# EXERCISE AIM:
The answer must be every entry below, word for word, with the pictures left out.

::: INPUT DATA :::

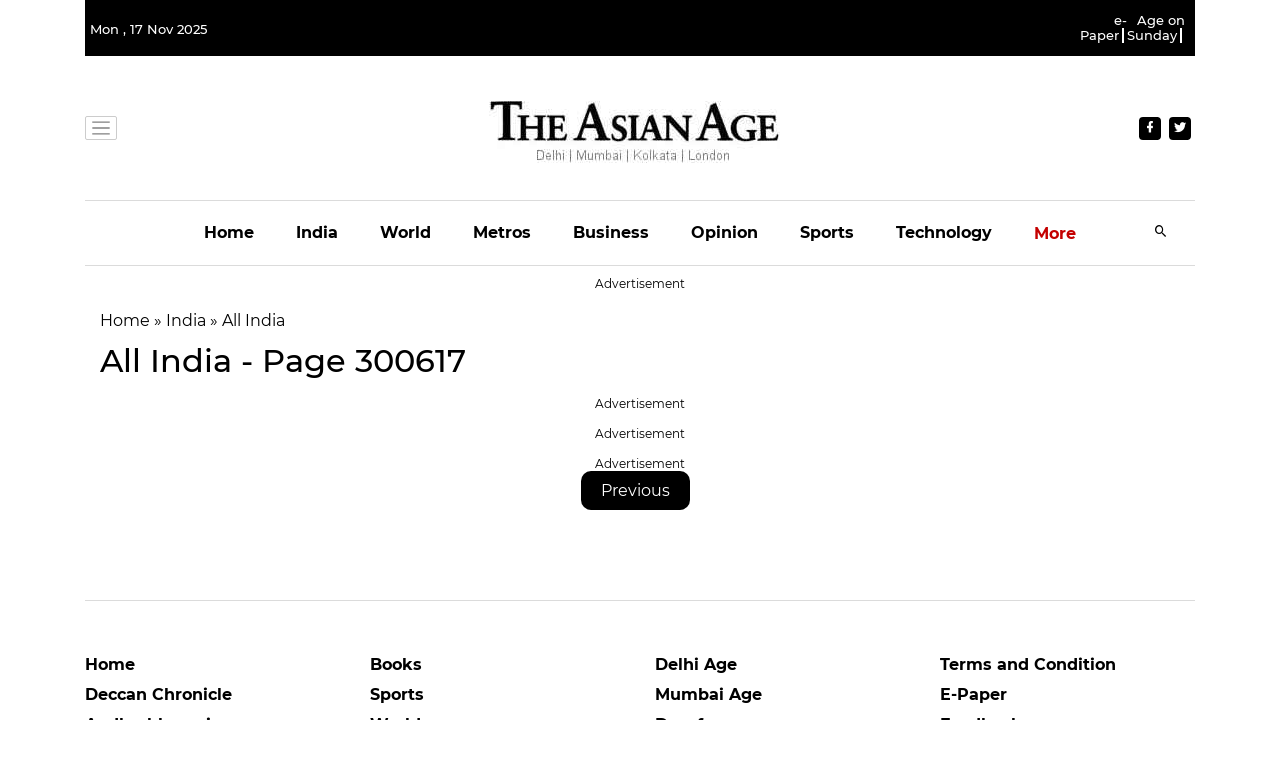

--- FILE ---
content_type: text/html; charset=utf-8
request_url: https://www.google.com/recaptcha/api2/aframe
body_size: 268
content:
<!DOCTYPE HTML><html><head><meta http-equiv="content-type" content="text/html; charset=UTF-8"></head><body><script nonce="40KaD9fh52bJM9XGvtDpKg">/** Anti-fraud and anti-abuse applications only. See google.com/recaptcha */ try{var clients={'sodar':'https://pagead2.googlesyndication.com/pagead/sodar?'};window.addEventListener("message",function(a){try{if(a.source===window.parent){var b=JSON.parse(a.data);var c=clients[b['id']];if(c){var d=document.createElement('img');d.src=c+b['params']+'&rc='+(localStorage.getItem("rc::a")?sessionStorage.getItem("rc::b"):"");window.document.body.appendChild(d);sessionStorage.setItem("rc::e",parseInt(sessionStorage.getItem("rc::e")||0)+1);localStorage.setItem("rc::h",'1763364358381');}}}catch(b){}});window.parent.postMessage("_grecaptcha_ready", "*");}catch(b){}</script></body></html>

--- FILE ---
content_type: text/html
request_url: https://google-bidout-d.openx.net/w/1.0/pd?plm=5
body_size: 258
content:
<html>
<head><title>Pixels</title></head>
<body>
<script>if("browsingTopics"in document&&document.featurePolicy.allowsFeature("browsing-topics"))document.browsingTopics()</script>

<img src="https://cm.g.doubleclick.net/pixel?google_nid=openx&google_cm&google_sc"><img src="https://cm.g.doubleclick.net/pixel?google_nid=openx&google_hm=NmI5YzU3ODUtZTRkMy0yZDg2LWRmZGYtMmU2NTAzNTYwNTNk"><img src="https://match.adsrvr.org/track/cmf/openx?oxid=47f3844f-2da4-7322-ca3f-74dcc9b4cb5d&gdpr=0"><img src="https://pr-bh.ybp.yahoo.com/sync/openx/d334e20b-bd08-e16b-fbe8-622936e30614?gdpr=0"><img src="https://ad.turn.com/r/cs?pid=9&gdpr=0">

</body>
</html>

:::

# TASK ANSWER:
--- FILE ---
content_type: text/html; charset=utf-8
request_url: https://www.google.com/recaptcha/api2/aframe
body_size: 268
content:
<!DOCTYPE HTML><html><head><meta http-equiv="content-type" content="text/html; charset=UTF-8"></head><body><script nonce="40KaD9fh52bJM9XGvtDpKg">/** Anti-fraud and anti-abuse applications only. See google.com/recaptcha */ try{var clients={'sodar':'https://pagead2.googlesyndication.com/pagead/sodar?'};window.addEventListener("message",function(a){try{if(a.source===window.parent){var b=JSON.parse(a.data);var c=clients[b['id']];if(c){var d=document.createElement('img');d.src=c+b['params']+'&rc='+(localStorage.getItem("rc::a")?sessionStorage.getItem("rc::b"):"");window.document.body.appendChild(d);sessionStorage.setItem("rc::e",parseInt(sessionStorage.getItem("rc::e")||0)+1);localStorage.setItem("rc::h",'1763364358381');}}}catch(b){}});window.parent.postMessage("_grecaptcha_ready", "*");}catch(b){}</script></body></html>

--- FILE ---
content_type: text/html
request_url: https://google-bidout-d.openx.net/w/1.0/pd?plm=5
body_size: 258
content:
<html>
<head><title>Pixels</title></head>
<body>
<script>if("browsingTopics"in document&&document.featurePolicy.allowsFeature("browsing-topics"))document.browsingTopics()</script>

<img src="https://cm.g.doubleclick.net/pixel?google_nid=openx&google_cm&google_sc"><img src="https://cm.g.doubleclick.net/pixel?google_nid=openx&google_hm=NmI5YzU3ODUtZTRkMy0yZDg2LWRmZGYtMmU2NTAzNTYwNTNk"><img src="https://match.adsrvr.org/track/cmf/openx?oxid=47f3844f-2da4-7322-ca3f-74dcc9b4cb5d&gdpr=0"><img src="https://pr-bh.ybp.yahoo.com/sync/openx/d334e20b-bd08-e16b-fbe8-622936e30614?gdpr=0"><img src="https://ad.turn.com/r/cs?pid=9&gdpr=0">

</body>
</html>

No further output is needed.